Hora de pensar grande
Oportunidade: parceria Brasil/EUA em biocombustíveis. Suspense: Bush e Lula vão negociar o pacote

Entrevista: Tom Trebat, Economista, vice-diretor do Instituto de Estudos Latino-Americanos da Universidade de Columbia (EUA)

Pedro Doria

No dia 8 de março, George W. Bush desembarca em São Paulo com a missão de celebrar o etanol brasileiro. É apenas o início de uma dança entre os dois países. Pelo que foi anunciado esta semana, após a visita diplomática (de apenas 24 horas) do presidente americano ao Brasil, seu irmão, Jeb Bush, ex-governador da Flórida, também deverá vir ao País para conversar com empresários locais. Nessa toada, os primeiros acordos de cooperação no setor dos biocombustíveis já devem ser assinados a partir da ida do presidente Luiz Inácio Lula da Silva aos EUA, no final de março. Amanhã, no entanto, Lula aterrissa em Montevidéu. Justamente para conversar com o presidente uruguaio Tabaré Vásquez sobre Mercosul e acordos bilaterais - com os americanos.

A agenda Bush-Lula tende a ganhar consistência? Foi esta a pergunta de saída da entrevista de Tom Trebat, brasilianista da Universidade de Columbia, em Nova York, para o caderno Aliás. E a resposta: "Washington precisará de um parceiro confiável, com condições tecnológicas e capacidade de expandir a produção de etanol. No mundo, não há nenhum país tão adiantado nisso quanto o Brasil."

Como se sabe, o governo Bush resistiu durante anos à perspectiva de buscar combustíveis alternativos. Por um lado, porque rejeitava a idéia de que o aquecimento global está diretamente vinculado ao crescimento das emissões de carbono na atmosfera. Por outro, porque apostou no fornecimento de petróleo barato vindo de um "Iraque estabilizado". Deu tudo errado. Com o relatório sobre clima divulgado semanas atrás (e endossado por grandes cientistas) e com o fracasso da campanha americana no Iraque, Bush teve que rever seus conceitos.

Hoje o Brasil também aparece no centro da política americana para a América Latina por outro motivo: Hugo Chávez. Na quarta-feira, o presidente venezuelano disse que mandaria para Lula um vidrinho de enxofre. Para contrapor odores supostamente diabólicos daquele a quem chama de hombrecito - Bush. Provocações à parte, Trebat acredita que o protagonismo político de Chávez na região começa a exibir sinais de fadiga e que o governo americano não espera (e nem quer) que Lula vá para o confronto com o colega venezuelano. Porém, o professor reconhece: num momento em que governos populistas multiplicam-se pela região, o Brasil pode vir a ser o símbolo da moderação. Argumentos neste sentido pontuam a entrevista que se segue:

Que ganhos poderá contabilizar o Brasil com a visita do presidente Bush?

◇ ◇ ◇ ◇ ◇

--- Instruções ---
A - Responda, com base no trecho sobre a parceria em etanol:
(i) Em que dia George W. Bush desembarca em São Paulo?
(ii) Quanto tempo dura a visita diplomática do presidente americano ao Brasil?
(iii) O que Hugo Chávez disse que mandaria para Lula?
B - Dê seguimento ao trecho sobre a parceria em etanol a partir da última frase apresentada.

◇ ◇ ◇ ◇ ◇

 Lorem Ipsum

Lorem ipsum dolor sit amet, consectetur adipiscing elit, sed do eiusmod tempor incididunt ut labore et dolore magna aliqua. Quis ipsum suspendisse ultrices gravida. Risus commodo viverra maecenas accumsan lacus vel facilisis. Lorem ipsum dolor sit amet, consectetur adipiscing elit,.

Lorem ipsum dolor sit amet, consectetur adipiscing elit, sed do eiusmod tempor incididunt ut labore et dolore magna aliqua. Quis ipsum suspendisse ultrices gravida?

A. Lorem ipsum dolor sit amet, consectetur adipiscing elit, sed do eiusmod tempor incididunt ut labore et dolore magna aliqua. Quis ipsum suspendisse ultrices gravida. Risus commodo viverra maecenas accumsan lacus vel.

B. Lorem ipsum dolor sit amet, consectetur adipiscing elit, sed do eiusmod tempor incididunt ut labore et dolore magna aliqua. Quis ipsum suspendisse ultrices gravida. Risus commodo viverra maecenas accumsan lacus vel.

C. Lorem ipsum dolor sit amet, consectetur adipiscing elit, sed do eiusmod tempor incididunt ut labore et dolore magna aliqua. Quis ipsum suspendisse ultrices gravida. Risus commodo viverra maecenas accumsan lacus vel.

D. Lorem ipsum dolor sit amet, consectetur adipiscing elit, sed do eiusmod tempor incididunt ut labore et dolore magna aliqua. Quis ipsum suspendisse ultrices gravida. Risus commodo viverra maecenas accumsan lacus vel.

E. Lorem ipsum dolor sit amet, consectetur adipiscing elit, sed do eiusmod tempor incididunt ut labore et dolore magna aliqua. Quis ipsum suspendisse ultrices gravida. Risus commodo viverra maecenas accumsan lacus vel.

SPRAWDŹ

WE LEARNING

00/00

◇ ◇ ◇ ◇ ◇

--- Respostas dos exercícios ---
A -
(i) No dia 8 de março.
(ii) Apenas 24 horas.
(iii) Um vidrinho de enxofre.

B -
Há um certo prestígio pelo reconhecimento à liderança do País na América do Sul e pelo fato de que o Brasil está tendo êxito no mercado americano. As exportações estão crescendo a taxas muito altas, 15%, 20% ao ano, e os EUA já são um dos principais mercados para produtos brasileiros de alta tecnologia. Agora a colaboração com mais chance de vingar está em áreas que vão crescer no futuro, biomassas, biodiesel, combustíveis alternativos. Os EUA abandonaram o caminho das células de hidrogênio e rumam para o etanol. Está aí o item mais importante da agenda Bush/Lula. O Brasil será a Arábia Saudita do etanol.

Esse compromisso dos EUA é firme? O futuro presidente americano não pode optar por outro rumo?

A tecnologia está evoluindo, então, quem sabe? Qualquer presidente apoiará os combustíveis alternativos, e o principal, hoje em dia, é o etanol. Aqui, nos EUA, produzimos etanol a partir do milho, mas a capacidade para aumentar as plantações é muito limitada. Este país precisará de um parceiro confiável, com condições tecnológicas e, no mundo, não há outro tão adiantado quanto o Brasil. Ouvimos que o País tem um gap tecnológico, mas, no caso do etanol, isto não é verdade. Todos os candidatos democratas à presidência americana reconhecem o problema da mudança climática. Os principais estados dos EUA, a começar pela Califórnia, já estão agindo como se o país tivesse assinado o Protocolo de Kyoto, trabalhando para a contenção de emissões de carbono.

O que mudou, de fato?

O obstáculo para a adoção de combustíveis alternativos era Bush. Qual é a origem de sua família e de pessoas de seu governo, como o vice Dick Cheney? Vêm todos da indústria petroleira. Mas o etanol passou a ter importância política capital por conta do relatório do Intergovernmental Panel on Climate Change (IPCC), que eliminou quaisquer dúvidas a respeito da responsabilidade humana pelo aquecimento global, e por conta da dependência americana do petróleo vindo de uma região tão instável como o Oriente Médio.

Em quanto tempo os EUA substituirão o combustível fóssil pelo biocombustível? Será um processo rápido?

Se começar agora, falamos de um horizonte de cinco, dez, talvez vinte anos. Mas não é muito tempo na história dos países. As dimensões atuais de uso do etanol são realmente limitadas, os equipamentos não são feitos para ele. Mas é uma indústria que realmente começa a ganhar grandes proporções.

A política do presidente venezuelano Hugo Chávez baseia-se nas exportações de petróleo. Ela sofre com uma mudança de rumo americana?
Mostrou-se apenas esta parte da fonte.